VATICAN-POPE-AUDIENCE

There he goes again. Pope Francis is confusing the point.

He condemned religious violence in response to the attack in Paris. Westerners tend to applaud the condemnation of religious violence. All well and good.

But the New York Daily News believes that Francis made “a rare rhetorical misstep.”

But then the Pope confused the point by saying, “You cannot provoke. You cannot insult the faith of others. You cannot make fun of the faith of others.”

While the sentiment is understandable coming from a man of the cloth, it conflicts with Western traditions of free expression, while enabling repressive religious zealots around the world to claim the Pope is in their corner.

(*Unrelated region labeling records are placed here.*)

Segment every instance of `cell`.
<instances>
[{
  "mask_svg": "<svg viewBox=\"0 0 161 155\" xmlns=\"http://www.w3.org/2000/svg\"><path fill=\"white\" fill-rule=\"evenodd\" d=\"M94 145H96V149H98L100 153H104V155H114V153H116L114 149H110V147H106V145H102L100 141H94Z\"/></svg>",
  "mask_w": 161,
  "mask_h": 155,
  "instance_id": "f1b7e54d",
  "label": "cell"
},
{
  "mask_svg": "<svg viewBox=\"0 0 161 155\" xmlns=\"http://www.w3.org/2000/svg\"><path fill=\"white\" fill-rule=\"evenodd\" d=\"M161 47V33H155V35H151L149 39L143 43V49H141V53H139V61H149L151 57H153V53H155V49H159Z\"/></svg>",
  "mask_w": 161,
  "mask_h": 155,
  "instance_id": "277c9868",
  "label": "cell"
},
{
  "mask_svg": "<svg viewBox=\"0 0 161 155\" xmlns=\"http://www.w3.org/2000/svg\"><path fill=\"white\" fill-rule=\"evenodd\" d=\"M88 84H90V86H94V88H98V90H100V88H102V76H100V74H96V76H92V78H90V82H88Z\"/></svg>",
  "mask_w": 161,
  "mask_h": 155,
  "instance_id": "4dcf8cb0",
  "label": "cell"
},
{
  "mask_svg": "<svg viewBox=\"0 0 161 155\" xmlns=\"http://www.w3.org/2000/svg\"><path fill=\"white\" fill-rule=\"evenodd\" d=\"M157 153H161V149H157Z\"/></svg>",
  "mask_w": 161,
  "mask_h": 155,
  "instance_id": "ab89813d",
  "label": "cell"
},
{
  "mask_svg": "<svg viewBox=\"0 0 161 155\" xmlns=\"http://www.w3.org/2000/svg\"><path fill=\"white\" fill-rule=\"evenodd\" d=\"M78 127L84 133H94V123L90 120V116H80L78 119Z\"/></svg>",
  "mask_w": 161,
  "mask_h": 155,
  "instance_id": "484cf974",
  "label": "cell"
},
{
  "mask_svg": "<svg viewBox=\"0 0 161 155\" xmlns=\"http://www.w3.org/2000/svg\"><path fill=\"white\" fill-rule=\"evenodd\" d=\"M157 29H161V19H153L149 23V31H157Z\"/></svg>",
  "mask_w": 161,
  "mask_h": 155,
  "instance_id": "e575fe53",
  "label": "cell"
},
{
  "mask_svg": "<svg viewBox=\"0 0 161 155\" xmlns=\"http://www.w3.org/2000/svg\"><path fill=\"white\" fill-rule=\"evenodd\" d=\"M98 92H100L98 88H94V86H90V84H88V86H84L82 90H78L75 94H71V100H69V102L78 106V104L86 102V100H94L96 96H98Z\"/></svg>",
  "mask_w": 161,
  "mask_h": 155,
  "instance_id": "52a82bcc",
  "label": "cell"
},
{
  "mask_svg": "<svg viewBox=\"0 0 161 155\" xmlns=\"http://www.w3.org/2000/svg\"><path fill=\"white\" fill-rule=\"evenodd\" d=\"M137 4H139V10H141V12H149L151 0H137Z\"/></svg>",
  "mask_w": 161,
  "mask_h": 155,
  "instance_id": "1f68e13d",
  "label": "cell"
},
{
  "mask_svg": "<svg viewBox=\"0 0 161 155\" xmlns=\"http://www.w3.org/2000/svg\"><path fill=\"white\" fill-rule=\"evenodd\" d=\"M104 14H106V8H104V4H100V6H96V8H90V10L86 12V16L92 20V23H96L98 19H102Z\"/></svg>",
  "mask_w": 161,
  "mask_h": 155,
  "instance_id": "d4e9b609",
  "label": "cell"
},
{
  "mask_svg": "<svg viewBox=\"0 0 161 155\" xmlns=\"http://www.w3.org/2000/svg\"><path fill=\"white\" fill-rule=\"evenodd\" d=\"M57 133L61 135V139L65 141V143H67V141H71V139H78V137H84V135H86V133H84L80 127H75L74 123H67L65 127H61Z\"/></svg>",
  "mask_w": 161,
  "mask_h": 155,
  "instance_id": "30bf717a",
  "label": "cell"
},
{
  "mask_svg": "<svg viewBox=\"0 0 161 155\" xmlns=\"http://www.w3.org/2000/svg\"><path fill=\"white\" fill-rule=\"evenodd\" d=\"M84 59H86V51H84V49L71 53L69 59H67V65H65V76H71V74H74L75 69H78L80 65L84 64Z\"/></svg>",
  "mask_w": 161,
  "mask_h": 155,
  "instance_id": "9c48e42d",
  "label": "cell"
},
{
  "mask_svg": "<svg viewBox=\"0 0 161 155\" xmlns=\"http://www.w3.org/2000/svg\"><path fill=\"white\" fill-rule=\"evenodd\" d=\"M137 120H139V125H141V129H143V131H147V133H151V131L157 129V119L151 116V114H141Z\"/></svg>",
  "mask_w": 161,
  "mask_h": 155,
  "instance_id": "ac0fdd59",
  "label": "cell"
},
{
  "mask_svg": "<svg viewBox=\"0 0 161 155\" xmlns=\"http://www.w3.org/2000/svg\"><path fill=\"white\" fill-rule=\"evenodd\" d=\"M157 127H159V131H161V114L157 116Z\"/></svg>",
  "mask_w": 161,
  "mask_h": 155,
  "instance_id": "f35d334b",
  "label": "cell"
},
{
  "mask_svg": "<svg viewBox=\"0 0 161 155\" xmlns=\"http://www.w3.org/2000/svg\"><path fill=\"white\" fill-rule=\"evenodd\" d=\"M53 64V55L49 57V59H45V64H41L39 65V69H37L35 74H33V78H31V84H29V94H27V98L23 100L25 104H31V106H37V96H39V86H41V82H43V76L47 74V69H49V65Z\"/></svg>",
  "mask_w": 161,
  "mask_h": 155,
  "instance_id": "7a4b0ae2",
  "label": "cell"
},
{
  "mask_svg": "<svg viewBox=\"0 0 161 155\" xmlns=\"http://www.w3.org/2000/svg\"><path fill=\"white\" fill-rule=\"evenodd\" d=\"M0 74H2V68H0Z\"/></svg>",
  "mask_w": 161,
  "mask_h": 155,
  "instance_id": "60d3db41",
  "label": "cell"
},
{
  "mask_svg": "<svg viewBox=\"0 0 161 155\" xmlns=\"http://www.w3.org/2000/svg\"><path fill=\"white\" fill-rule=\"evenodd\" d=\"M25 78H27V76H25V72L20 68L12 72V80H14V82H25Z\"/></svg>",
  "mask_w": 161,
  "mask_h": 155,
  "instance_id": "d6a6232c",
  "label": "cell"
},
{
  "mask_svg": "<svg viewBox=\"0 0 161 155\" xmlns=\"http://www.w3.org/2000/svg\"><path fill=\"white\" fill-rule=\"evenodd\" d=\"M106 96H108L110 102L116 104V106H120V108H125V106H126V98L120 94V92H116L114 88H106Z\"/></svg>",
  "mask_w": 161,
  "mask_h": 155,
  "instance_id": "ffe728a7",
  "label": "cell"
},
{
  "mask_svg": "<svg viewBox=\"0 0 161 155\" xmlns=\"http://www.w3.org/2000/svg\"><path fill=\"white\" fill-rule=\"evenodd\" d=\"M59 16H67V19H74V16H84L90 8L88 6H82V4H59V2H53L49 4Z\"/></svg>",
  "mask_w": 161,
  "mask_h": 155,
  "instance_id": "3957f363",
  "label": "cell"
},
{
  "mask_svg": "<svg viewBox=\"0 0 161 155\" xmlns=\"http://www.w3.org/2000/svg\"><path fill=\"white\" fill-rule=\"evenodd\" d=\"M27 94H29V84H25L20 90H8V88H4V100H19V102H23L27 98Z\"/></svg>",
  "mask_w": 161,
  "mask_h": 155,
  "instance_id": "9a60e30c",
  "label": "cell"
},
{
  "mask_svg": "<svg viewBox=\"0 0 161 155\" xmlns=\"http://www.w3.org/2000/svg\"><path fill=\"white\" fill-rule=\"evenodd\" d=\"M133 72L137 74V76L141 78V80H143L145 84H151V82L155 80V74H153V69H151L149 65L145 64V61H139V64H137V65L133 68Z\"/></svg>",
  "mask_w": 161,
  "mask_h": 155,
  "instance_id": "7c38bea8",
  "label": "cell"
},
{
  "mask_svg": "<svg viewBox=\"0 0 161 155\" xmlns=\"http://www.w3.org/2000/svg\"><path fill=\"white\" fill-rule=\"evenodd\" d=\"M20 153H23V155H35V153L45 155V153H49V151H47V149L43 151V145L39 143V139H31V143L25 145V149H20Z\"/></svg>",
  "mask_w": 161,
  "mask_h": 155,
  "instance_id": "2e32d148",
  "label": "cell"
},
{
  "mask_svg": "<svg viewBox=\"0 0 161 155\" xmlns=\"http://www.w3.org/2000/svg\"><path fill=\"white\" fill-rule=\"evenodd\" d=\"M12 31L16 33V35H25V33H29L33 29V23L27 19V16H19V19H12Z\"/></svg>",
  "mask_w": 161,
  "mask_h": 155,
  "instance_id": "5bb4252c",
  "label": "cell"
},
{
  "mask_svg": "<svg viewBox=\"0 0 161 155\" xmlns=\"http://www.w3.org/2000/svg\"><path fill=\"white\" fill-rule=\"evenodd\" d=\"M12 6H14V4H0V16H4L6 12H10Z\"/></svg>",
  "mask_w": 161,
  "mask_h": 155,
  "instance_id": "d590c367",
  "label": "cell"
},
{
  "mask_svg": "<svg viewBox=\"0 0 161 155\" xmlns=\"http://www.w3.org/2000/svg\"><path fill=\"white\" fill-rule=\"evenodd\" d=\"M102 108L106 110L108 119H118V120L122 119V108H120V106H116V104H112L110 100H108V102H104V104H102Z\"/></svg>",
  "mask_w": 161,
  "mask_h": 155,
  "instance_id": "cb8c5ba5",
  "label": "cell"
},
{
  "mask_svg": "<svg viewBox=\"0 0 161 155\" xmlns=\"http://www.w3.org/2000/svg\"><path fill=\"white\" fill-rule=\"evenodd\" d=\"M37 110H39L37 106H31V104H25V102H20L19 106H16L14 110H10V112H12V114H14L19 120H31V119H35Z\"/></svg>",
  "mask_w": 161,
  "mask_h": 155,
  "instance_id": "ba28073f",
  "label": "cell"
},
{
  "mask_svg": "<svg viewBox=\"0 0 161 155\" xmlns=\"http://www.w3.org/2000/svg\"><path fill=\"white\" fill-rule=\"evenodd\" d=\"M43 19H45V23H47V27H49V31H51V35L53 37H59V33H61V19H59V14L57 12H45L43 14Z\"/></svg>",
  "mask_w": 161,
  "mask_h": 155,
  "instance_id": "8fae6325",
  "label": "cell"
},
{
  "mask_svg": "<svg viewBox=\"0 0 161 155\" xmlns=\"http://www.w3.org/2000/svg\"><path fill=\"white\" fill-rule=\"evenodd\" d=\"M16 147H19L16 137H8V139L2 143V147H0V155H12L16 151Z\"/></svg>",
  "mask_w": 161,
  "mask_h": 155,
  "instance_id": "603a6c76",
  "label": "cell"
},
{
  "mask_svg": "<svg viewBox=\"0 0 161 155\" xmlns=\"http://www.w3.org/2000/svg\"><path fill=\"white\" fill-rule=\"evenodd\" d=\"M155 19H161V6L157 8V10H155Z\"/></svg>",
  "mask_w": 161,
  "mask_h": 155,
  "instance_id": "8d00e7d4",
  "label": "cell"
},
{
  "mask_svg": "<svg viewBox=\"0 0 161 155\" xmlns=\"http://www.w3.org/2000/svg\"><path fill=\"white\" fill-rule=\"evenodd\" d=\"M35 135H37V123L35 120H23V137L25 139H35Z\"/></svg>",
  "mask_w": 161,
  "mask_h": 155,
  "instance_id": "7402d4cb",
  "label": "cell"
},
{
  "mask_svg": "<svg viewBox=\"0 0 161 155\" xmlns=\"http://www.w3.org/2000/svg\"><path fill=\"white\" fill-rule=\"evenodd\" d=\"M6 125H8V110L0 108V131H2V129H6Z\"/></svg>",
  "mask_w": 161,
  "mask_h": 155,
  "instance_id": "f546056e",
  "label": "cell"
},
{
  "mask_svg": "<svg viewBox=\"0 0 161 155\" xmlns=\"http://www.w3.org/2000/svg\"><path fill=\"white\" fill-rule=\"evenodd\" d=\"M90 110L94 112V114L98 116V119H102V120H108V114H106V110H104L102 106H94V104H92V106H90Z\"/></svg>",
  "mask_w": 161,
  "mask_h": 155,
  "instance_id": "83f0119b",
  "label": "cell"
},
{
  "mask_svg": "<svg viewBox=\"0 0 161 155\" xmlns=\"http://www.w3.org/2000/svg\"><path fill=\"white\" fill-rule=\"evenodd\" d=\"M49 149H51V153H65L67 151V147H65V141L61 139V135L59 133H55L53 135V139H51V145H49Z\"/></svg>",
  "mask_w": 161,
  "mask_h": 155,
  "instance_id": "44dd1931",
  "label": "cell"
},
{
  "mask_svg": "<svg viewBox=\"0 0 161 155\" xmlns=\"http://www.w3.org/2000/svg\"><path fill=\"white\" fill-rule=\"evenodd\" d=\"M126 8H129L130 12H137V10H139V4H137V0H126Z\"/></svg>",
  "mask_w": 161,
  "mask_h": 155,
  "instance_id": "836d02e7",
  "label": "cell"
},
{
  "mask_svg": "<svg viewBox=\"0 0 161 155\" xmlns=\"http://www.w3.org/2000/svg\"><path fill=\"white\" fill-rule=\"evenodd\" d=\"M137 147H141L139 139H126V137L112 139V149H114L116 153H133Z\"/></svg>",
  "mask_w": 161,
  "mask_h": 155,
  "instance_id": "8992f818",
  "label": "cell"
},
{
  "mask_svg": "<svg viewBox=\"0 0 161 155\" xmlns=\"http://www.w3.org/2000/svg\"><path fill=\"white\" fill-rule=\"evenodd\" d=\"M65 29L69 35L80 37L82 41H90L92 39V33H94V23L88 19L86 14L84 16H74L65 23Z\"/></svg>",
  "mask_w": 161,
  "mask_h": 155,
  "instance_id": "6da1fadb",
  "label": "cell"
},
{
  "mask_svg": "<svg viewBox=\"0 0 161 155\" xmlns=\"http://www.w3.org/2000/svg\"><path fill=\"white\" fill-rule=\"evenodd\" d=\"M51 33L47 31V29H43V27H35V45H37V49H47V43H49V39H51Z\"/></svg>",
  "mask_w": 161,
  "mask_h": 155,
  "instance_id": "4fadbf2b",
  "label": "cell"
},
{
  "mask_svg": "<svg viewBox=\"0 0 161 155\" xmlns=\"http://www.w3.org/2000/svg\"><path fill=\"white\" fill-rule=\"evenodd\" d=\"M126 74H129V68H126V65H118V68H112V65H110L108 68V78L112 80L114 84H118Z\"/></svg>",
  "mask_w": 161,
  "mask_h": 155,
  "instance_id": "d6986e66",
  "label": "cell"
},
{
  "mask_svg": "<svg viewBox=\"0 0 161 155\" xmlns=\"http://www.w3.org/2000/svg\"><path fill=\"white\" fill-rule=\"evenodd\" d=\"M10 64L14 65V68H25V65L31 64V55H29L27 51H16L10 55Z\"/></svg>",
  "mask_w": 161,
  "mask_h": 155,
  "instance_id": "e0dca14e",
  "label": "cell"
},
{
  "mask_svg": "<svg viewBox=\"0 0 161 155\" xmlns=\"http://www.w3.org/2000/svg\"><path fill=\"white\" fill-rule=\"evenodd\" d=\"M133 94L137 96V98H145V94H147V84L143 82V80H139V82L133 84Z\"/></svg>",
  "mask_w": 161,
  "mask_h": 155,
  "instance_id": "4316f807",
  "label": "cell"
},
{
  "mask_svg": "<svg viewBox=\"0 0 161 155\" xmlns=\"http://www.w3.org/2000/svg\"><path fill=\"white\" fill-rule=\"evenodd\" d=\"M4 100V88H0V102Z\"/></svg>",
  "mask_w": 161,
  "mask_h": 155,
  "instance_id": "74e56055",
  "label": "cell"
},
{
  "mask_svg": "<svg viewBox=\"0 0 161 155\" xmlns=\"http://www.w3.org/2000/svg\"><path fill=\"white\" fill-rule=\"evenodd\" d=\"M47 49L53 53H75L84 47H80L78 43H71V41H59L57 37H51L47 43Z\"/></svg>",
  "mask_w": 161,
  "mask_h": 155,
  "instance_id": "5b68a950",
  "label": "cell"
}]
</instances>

The New York Daily News holds to the an Enlightenment version of free expression. In the tradition of Voltaire, freedom is a libertarian freedom to say whatever one wants to say. Humans shouldn’t be bound by tradition or cultural constraints. Every person needs the freedom to follow wherever human reason leads.

It seems that some people don’t understand that there are other ways of thinking about freedom. How could Catholicism and Western traditions disagree about free expression?

Francis seems to operate with an older idea of freedom that predates the Enlightenment.

In the Christian tradition, true freedom means that one is free to do good. If people use their freedom for evil, then they aren’t free at all. They are slaves to sin.

Freedom only comes through Christ, but it’s a paradoxical freedom. Those who are free in Christ, often describe themselves as “slaves of Christ,” as Peter, Paul, and James did. Speaking of James, what does he admonish his reader to do? Control the tongue.

The New York Daily News is right. Free expression is a tradition of Western civilization, but Western civilization has some older traditions as well, some of which reigned for 1,500 years. We shouldn’t be surprised if the Roman Pontiff sounds a little more like Dante and a little less like Voltaire every now and then.

Is it really surprising that a Pope would ask people to control their tongues?

6 responses

  1. The second sentence could be rewritten to say, “He condemned religious violence in response to {religious violence.} Can’t argue with that. As Christians, we’re not called to provoke, insult or poke fun, (no love in that – that’s what the world does) but to respectful, intelligent dialog. If we feel entitled to marginalize others for their choices, we are no champion of freedom and forget our own blindness. Control the tongue, yes, but ‘out of the abundance of the heart, his mouth speaks;’ we need a change of heart. That can only come from less of us and more of Him.

  2. Freedom of expression is incontestable. It needs no defense or explanation & those who would obstruct the freedom may be called any number of names, none of which improves on the fact that self-expression is a sacred right. But this sacred right is also nuanced. It is a right to be exercised with conscience. For every expression, there is an impression. In the case of Charlie Hebdo, I get the impression of an organization that is intolerant, crude, hateful: as backward as the backwardness it attempts to mock.